▶ EXERCISE DESCRIPTION
From the entries that follow, copy each line in which "tailed" appears.

[[ MATERIAL PROVIDED open ]]

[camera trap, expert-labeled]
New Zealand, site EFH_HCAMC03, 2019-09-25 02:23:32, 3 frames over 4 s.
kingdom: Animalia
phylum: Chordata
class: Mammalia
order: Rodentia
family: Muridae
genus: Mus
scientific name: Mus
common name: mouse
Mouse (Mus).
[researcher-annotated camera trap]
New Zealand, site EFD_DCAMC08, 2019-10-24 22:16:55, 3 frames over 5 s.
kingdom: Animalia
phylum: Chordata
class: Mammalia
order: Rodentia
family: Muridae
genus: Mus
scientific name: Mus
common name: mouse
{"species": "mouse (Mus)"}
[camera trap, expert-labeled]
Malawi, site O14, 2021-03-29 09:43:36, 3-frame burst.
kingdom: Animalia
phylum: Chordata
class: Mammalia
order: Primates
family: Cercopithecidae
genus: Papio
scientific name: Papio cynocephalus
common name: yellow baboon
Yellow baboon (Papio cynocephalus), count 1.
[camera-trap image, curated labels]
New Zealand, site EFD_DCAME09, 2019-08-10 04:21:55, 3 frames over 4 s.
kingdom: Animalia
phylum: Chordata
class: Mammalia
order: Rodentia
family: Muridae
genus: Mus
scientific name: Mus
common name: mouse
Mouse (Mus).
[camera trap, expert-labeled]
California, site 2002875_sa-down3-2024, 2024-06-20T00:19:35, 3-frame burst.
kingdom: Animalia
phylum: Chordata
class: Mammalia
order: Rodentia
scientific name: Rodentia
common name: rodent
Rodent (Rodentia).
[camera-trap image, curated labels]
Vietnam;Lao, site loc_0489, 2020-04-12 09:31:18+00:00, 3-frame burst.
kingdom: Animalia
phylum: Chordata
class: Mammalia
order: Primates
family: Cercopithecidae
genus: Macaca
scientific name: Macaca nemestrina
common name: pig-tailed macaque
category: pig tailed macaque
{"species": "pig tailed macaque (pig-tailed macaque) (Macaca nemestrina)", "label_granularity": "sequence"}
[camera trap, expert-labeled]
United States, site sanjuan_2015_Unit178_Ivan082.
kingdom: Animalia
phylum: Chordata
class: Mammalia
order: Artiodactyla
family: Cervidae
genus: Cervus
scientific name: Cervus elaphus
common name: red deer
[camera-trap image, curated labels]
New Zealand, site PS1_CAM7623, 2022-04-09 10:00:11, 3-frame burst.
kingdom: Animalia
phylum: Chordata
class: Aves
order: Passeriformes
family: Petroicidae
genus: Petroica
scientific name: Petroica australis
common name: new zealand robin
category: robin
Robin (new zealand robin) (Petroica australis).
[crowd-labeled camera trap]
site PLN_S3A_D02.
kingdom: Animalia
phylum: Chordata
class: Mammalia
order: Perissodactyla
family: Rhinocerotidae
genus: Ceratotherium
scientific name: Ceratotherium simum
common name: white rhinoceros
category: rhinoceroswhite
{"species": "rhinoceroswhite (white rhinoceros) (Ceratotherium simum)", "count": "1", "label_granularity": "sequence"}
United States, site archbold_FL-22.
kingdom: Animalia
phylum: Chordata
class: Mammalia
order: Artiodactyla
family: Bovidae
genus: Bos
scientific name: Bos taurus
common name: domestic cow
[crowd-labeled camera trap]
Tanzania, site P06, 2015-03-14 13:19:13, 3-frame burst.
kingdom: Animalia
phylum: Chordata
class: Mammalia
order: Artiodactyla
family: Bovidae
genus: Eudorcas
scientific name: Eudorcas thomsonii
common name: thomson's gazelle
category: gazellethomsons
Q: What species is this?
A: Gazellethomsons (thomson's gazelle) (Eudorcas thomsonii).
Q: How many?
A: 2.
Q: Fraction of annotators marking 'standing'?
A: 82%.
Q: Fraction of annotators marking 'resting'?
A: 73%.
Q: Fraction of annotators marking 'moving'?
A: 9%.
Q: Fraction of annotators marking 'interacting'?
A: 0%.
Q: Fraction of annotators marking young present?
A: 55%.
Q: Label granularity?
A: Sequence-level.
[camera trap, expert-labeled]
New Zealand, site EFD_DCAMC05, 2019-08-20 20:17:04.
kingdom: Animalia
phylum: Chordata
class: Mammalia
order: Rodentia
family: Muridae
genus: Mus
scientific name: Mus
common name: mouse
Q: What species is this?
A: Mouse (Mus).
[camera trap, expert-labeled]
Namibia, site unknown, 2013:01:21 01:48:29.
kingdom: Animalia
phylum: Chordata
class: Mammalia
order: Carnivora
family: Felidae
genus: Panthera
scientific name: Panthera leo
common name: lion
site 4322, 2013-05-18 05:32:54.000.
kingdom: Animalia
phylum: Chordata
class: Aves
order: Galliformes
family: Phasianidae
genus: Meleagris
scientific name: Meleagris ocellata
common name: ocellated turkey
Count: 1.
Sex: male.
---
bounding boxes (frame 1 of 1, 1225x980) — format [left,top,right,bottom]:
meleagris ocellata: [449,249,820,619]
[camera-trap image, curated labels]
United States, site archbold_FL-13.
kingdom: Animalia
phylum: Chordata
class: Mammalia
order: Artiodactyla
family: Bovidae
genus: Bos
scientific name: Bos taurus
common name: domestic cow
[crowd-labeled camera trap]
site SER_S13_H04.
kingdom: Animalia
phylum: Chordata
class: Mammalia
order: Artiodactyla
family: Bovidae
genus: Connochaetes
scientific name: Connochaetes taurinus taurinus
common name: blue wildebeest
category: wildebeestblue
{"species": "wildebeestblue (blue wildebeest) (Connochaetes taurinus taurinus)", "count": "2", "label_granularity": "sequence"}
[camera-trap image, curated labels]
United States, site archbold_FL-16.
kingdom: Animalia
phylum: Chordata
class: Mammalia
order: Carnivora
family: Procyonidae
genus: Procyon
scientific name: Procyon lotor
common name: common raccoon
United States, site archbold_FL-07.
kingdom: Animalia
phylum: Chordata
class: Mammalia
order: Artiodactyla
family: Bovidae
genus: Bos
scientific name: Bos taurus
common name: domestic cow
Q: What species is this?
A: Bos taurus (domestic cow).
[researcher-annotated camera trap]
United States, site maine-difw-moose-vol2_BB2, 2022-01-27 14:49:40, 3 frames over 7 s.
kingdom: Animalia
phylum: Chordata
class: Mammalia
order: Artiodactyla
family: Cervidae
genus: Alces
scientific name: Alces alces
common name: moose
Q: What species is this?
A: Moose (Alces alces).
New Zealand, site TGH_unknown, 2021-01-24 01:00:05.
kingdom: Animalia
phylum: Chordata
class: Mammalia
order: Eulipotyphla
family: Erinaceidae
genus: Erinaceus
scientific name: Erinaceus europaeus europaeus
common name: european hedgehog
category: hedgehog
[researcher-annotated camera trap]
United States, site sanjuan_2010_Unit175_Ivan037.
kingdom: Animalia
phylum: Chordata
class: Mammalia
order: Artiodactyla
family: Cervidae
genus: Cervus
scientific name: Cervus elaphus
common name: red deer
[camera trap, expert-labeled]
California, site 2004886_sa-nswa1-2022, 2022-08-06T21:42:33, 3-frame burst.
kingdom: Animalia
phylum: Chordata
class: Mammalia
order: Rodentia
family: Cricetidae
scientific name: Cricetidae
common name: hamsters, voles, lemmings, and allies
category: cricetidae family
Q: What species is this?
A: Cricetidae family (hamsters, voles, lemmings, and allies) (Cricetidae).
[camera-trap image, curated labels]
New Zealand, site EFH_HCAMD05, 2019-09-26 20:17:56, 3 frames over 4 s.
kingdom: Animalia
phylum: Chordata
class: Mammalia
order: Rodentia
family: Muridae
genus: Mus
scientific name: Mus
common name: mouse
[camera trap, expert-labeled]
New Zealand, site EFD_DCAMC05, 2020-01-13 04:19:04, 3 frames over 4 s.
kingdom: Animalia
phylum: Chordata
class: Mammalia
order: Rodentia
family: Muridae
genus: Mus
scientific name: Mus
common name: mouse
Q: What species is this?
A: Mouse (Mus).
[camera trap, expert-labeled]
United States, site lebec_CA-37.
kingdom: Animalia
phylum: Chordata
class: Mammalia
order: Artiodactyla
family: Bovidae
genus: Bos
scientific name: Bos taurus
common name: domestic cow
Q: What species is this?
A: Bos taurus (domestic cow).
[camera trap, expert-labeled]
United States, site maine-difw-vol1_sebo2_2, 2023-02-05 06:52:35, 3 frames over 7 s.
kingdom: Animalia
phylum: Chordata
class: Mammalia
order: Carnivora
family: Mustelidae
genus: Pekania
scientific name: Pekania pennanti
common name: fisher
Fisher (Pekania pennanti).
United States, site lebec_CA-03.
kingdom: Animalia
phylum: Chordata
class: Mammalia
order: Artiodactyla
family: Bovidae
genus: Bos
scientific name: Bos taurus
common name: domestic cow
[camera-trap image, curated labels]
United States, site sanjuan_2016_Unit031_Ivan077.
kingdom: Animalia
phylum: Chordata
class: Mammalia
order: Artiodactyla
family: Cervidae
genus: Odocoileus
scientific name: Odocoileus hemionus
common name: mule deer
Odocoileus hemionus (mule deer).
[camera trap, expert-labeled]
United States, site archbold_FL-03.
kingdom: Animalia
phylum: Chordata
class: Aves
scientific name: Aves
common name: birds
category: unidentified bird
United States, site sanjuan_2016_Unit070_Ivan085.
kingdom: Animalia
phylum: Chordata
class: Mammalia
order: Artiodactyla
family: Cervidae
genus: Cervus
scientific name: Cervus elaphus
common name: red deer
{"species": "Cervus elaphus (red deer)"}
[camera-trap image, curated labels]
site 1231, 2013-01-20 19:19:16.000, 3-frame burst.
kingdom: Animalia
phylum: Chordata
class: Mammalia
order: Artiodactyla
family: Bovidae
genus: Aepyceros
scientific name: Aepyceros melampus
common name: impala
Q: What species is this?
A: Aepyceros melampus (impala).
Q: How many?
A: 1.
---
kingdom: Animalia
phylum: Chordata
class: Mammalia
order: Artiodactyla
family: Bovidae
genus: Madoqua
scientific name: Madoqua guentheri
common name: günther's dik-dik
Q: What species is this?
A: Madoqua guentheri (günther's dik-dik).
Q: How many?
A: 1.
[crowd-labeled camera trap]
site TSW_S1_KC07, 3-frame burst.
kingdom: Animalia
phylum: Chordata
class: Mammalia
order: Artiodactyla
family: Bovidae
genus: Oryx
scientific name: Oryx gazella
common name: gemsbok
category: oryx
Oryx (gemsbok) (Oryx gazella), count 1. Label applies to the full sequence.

[[ MATERIAL PROVIDED closed ]]

▶ RESULT BELOW
common name: pig-tailed macaque
category: pig tailed macaque
{"species": "pig tailed macaque (pig-tailed macaque) (Macaca nemestrina)", "label_granularity": "sequence"}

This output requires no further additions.